Events disgruntled Hoemei. He had grown fond of Oelita. Her energy and intelligence pleased him, even to the point where he had been seriously dreaming of taking her as a replacement for Kathein. The family was far less sure of her suitability but he saw them beginning to meld with her, even Joesai in his churlish way. Gaet warmed to a woman easily, without agonizing debate. Teenae was outwardly friendly from the start, but was secretly threatened by another woman until she had a chance to know her well. Noe merely demanded that another woman be kind, affectionate, and easy to live with — and unquestioningly loyal to the family.
Now Hoemei was left with a breach in his plans. It was like having a route set to ascend a craggy mountain and finding the chosen path suddenly rendered impassable by landslide. He would have to send Gaet into Sorrow sooner than he had anticipated. Who else could convince Oelita’s people that she had not been murdered in some treacherous deal? A delicate mission.
Shifts, shifts. Quickly he would have to find others to do Gaet’s work here in the city. The inconvenience annoyed him. He cursed Joesai for the stubborn pressure he had kept on Oelita, then sighed. That was the price a Predictor paid. The future did not happen. People created the future with moment-to-moment action and decision, always adjusting to the unexpected. More than one route led to the same peak.

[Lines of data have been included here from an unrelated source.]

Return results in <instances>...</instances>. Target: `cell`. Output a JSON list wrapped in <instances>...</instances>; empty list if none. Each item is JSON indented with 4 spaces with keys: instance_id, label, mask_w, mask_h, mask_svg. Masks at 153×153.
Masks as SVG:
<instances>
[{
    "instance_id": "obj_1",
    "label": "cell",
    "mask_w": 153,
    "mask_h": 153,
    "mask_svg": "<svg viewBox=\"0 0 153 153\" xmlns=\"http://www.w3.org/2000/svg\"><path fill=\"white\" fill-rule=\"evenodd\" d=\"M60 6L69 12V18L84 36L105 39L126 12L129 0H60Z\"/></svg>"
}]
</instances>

Hoemei bowed, dropping all the way to one knee. He had delivered his dreadful message. The Liethe creature stirred and stretched, smiling gaily at him behind Aesoe’s naked haunches. Instantly he recognized Honey’s special sweetness. She was here!

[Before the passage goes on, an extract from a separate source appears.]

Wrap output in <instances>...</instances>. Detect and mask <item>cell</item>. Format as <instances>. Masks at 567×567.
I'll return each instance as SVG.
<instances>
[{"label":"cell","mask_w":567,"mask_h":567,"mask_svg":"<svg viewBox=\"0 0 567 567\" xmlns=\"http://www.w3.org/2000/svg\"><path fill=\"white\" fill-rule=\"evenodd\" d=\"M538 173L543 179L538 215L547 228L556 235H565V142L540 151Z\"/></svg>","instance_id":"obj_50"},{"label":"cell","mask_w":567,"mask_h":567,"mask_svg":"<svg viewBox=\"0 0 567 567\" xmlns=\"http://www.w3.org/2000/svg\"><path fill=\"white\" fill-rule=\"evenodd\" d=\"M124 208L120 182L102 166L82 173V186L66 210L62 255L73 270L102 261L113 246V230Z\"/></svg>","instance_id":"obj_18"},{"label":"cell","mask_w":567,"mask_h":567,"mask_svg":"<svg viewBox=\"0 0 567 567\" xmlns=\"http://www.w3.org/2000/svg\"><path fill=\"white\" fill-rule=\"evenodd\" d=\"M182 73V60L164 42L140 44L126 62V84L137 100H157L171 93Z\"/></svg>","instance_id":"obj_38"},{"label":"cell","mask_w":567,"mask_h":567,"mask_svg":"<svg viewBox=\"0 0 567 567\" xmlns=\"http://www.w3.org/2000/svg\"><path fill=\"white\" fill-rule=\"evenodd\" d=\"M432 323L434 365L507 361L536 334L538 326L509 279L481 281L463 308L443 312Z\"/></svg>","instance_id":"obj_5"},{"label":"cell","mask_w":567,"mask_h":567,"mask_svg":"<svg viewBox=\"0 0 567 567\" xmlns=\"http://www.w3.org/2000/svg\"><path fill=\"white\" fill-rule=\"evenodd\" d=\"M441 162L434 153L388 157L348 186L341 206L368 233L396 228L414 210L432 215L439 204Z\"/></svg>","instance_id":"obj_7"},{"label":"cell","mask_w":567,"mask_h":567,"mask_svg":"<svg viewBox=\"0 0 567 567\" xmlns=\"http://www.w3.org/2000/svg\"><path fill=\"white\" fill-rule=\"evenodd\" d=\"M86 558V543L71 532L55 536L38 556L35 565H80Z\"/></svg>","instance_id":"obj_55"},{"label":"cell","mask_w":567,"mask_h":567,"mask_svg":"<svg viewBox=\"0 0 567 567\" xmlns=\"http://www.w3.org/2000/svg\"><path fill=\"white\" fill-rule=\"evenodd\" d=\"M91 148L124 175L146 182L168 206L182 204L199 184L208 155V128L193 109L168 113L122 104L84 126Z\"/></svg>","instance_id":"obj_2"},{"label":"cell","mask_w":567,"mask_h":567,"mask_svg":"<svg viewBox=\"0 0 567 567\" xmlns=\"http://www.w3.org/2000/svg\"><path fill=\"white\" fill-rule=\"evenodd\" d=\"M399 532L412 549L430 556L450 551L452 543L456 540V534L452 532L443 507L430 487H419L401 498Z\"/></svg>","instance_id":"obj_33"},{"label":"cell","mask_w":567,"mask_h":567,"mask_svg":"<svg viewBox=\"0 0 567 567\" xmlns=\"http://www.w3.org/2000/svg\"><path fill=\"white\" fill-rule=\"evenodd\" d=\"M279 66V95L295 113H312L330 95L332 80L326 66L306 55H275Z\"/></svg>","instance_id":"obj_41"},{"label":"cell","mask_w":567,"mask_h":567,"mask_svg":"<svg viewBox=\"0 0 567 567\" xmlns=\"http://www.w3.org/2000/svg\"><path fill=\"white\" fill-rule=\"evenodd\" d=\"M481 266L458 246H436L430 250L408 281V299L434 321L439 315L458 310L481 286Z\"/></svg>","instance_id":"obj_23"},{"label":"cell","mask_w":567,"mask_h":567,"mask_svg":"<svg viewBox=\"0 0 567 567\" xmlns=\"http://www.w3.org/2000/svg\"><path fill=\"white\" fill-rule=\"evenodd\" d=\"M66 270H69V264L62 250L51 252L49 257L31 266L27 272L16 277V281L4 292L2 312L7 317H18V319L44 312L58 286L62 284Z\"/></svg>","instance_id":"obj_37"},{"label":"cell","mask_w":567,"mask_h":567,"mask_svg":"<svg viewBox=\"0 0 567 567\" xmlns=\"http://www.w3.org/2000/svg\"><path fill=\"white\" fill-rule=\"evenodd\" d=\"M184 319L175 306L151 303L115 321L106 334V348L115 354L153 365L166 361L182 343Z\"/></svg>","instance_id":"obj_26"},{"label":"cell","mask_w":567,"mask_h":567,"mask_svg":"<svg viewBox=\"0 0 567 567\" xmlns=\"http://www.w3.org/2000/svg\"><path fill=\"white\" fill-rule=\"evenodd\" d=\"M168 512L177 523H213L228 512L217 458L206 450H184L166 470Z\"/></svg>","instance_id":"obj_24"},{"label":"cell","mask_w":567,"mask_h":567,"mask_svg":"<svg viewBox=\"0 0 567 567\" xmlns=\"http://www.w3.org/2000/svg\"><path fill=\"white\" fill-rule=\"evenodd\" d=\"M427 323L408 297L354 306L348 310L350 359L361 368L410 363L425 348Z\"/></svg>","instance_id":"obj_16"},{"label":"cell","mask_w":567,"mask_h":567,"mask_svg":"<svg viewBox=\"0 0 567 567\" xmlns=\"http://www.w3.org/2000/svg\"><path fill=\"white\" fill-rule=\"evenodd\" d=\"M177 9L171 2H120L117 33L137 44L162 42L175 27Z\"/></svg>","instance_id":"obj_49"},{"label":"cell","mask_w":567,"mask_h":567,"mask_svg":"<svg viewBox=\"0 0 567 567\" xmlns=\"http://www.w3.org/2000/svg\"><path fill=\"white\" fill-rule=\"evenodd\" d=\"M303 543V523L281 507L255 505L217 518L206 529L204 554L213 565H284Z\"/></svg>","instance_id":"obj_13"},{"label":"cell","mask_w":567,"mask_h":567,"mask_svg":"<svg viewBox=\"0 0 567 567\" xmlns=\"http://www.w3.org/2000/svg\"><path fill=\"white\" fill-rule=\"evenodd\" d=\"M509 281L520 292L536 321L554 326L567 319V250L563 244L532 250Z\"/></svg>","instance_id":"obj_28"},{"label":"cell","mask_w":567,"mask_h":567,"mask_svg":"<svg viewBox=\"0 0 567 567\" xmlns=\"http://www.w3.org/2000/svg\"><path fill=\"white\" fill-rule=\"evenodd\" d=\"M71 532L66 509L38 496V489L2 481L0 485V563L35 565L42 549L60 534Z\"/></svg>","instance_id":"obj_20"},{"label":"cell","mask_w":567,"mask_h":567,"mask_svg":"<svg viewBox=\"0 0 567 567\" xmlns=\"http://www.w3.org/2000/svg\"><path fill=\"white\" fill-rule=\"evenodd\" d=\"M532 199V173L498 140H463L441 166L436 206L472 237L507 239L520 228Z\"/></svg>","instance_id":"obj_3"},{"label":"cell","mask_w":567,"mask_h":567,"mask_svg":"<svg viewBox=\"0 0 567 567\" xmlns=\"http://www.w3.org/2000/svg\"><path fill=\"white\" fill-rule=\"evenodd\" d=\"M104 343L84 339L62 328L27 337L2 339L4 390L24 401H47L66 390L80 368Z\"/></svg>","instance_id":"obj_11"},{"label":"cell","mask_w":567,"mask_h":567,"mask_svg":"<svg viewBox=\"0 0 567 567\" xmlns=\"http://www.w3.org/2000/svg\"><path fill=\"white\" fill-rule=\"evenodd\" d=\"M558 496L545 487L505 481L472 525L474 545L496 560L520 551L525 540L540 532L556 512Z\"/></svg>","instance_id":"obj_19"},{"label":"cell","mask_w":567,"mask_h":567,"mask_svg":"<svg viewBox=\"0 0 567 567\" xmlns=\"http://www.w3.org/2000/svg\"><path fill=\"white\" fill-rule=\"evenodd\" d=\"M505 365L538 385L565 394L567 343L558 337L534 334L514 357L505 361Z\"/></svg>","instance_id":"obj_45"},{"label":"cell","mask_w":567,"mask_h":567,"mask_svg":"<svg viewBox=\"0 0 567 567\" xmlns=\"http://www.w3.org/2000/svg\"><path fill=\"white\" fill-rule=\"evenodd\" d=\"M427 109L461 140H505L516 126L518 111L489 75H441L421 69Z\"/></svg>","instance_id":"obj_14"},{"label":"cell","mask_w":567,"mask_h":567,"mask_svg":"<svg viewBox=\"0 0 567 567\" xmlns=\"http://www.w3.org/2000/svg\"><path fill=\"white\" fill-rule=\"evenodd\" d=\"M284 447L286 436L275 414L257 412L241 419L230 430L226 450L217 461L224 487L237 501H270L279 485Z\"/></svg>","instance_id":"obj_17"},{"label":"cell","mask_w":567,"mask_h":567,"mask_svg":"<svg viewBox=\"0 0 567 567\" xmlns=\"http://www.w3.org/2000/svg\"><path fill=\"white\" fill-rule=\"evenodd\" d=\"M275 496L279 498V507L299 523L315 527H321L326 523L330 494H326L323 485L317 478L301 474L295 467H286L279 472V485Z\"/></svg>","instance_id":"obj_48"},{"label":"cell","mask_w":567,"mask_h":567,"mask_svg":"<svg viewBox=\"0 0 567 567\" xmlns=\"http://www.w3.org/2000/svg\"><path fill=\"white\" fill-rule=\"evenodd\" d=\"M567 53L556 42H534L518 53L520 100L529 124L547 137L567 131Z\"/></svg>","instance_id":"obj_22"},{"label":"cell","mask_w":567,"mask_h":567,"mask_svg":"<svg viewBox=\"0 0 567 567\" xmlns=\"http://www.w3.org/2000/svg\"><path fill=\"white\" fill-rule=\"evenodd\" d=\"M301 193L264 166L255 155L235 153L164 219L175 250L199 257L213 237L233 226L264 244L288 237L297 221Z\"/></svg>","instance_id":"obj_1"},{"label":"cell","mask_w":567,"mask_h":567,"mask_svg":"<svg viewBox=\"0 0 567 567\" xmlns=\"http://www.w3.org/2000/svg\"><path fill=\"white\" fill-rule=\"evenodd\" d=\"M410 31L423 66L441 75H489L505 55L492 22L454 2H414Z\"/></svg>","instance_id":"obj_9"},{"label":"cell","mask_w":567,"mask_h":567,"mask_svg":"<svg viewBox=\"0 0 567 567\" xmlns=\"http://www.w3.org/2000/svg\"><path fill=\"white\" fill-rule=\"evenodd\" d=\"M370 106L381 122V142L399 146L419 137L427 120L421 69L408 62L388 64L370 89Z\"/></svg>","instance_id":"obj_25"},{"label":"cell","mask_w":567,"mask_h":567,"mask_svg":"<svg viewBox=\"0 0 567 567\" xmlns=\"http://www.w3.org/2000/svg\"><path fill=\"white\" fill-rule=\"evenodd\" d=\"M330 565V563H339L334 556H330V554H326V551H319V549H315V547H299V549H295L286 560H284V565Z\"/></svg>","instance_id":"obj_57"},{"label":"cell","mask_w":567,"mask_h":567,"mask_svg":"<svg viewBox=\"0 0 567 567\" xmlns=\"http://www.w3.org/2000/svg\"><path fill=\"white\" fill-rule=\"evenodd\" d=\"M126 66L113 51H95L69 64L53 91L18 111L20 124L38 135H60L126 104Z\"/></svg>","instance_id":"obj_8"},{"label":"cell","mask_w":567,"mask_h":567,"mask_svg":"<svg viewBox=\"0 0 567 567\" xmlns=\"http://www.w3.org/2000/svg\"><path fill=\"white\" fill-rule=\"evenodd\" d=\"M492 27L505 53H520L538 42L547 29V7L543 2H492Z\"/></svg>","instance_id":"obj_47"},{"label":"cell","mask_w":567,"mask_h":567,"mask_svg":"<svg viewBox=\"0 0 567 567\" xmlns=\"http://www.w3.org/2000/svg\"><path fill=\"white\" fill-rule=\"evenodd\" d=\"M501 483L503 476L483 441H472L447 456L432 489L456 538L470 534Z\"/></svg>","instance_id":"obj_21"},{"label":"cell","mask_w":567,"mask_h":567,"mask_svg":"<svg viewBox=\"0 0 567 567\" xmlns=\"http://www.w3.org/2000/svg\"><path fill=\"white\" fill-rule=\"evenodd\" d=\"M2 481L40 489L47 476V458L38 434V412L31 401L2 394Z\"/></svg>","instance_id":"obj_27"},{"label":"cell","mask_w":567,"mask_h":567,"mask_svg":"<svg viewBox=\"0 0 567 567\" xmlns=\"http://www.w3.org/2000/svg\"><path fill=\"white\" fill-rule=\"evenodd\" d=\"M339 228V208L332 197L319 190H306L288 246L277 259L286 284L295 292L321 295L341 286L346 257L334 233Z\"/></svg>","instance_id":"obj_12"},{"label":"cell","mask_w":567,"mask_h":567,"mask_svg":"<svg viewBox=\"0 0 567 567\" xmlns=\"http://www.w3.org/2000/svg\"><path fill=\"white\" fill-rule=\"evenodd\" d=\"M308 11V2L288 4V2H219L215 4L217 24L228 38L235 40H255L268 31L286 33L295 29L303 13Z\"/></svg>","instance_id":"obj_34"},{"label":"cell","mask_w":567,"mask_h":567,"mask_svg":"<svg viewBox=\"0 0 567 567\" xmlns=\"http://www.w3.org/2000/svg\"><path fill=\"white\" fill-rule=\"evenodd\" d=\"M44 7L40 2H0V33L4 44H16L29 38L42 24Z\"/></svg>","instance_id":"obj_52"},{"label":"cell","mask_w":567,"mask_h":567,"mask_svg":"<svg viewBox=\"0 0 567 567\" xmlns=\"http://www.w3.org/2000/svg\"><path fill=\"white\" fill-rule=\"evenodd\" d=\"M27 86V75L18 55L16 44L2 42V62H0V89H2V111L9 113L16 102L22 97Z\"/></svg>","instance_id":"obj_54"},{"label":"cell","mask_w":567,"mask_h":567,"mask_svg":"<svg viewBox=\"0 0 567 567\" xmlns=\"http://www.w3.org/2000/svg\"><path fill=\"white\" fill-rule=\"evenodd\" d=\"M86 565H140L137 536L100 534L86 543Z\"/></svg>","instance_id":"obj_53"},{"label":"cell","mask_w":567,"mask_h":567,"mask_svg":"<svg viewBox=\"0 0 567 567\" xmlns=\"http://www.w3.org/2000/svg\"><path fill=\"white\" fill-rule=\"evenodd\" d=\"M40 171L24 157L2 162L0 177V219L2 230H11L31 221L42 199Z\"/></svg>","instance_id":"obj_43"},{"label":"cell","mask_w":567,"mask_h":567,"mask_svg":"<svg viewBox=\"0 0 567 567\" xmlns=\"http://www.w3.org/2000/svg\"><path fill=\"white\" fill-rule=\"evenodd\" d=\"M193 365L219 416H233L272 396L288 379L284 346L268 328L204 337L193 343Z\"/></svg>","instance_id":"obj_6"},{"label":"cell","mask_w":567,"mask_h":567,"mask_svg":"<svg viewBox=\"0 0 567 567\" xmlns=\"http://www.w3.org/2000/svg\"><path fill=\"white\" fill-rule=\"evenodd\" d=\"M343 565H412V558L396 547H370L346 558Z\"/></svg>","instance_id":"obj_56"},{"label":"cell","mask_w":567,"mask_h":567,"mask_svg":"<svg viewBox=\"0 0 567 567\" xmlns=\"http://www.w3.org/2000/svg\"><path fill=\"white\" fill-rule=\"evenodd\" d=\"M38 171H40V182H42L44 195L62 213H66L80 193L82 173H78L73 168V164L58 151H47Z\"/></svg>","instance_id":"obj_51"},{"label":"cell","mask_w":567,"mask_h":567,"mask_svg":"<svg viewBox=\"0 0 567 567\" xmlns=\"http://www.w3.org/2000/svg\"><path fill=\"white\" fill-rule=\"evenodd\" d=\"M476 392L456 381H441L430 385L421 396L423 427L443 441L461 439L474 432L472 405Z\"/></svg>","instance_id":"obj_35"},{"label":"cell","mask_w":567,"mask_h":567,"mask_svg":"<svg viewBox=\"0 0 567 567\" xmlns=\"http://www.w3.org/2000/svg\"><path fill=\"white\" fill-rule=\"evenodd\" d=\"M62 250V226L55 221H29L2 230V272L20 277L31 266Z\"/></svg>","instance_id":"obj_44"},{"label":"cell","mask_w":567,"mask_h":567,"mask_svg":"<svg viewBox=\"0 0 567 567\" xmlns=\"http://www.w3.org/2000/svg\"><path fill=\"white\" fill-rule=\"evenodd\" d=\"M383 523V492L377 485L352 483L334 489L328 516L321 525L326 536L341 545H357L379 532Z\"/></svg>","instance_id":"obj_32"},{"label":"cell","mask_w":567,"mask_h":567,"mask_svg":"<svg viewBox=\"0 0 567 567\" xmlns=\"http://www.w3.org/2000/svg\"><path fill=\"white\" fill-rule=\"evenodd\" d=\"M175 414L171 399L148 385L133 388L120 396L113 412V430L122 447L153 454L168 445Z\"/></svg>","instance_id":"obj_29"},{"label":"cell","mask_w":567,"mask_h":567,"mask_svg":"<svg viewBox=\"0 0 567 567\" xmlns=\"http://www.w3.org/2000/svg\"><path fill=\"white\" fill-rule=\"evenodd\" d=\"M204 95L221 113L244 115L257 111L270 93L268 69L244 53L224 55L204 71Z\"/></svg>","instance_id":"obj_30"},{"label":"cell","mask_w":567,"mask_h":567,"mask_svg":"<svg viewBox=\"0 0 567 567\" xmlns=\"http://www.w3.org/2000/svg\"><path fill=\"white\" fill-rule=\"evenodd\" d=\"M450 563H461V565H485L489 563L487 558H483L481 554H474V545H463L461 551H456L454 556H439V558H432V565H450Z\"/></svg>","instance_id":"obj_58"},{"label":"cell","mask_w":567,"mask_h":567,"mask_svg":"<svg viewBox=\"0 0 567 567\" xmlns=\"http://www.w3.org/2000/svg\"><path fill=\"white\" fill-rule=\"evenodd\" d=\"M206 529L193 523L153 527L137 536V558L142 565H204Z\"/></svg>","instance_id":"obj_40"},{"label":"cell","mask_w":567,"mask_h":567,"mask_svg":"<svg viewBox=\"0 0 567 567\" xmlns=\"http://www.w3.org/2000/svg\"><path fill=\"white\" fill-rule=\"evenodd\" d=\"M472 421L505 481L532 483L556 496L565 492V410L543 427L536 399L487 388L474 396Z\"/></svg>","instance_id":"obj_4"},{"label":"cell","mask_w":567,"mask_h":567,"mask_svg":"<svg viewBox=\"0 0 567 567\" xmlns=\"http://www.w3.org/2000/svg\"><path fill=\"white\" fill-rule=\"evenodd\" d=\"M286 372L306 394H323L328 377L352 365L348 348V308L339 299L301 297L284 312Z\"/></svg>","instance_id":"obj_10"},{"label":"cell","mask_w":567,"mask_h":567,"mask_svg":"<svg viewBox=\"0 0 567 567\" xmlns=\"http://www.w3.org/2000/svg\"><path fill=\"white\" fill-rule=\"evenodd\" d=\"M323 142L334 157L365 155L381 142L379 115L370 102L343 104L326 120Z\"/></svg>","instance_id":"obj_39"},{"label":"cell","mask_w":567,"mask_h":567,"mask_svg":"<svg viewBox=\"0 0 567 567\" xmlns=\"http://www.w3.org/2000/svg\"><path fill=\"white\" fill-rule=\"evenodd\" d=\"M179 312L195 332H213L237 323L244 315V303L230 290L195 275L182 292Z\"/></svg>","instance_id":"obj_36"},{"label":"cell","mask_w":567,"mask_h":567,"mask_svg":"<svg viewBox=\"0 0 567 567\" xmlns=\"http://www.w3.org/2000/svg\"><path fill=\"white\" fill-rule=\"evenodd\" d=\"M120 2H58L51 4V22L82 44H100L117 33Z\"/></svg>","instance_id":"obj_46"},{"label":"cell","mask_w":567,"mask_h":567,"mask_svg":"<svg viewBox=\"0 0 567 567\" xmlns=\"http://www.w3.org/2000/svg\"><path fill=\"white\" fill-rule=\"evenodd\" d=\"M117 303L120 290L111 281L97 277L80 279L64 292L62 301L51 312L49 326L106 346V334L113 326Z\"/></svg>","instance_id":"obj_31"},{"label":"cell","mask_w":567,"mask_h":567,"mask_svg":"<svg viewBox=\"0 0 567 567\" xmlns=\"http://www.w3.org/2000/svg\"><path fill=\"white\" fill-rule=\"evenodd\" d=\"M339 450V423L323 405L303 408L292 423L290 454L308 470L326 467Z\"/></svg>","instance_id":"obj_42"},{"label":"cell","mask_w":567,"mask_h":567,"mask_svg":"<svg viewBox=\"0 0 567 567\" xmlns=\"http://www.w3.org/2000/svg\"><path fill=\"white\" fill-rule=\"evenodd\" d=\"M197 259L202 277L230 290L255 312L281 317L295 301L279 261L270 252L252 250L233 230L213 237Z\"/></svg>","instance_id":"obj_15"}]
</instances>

The unnatural smoothness of her back launching itself into the summer hills of her buttocks sent a shiver through him more fearsome than Aesoe’s anger.
“Come here,” she said.
He did not dare move lest he further provoke Aesoe. Nor could he find words.

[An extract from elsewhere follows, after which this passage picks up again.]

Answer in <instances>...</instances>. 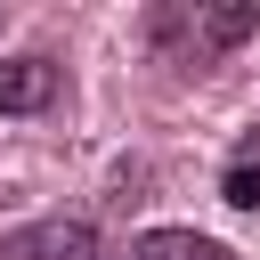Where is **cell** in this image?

Lazily she brought herself upright, amused at the silence, aware that her movements suspended even the Prime Predictor in mid-emotion. The chain with its tiny amulet swung between her breasts. “My lover is afraid of my lover.” She was watching them both so that neither knew whom she meant. “Come here.”
Hoemei remained frozen.
Her eyes, as blue and flecked as Assassin’s Delight, remained fixed on him. “Aesoe, tell him that you are not afraid to have him touch me, so that he will come here.”
“By God’s Balls, Hoemei,” roared Aesoe, his mind completely distracted from its train of thought, “don’t just squat there on your knees playing her game! Crap and wipe yourself!” He nudged Hoemei impatiently with his foot, sending his councilman sprawling. “They send me leftovers from the creche tables! I need men! Men!” he raved.
“My nice man,” said the Liethe called Honey, suddenly at Hoemei’s side, “I won’t be with you before the first sunset of Reaper so you must give this to Joesai.” She slipped the golden amulet from around her neck and pressed its tiny eurythmic form into Hoemei’s hand. “I was pleased to serve your husband and brother. Give him this to wear. No man comes to harm wearing a Liethe charm.” She rose gracefully to face Aesoe while Hoemei quietly recovered his dignity. “You see,” she said innocently, “I protect your man upon his mission. I am with your Gathering. Liethe overcraft will guard him.”
“Nothing will save that imbecile!” snarled Aesoe, remembering what had moved him to anger.
Hoemei carried the amulet to Joesai with Aesoe’s wrathful instructions. Joesai remained stoic about Oelita’s disappearance in the face of all anger — as if she were merely a promising student of his who had gone bad. Teenae returned from her search and lambasted Joesai, out of worn frustration, blaming him. He took it all like the desert drinks a cloudburst. “She did not have kalothi,” he said, genuinely saddened, for he too had grown fond of Oelita.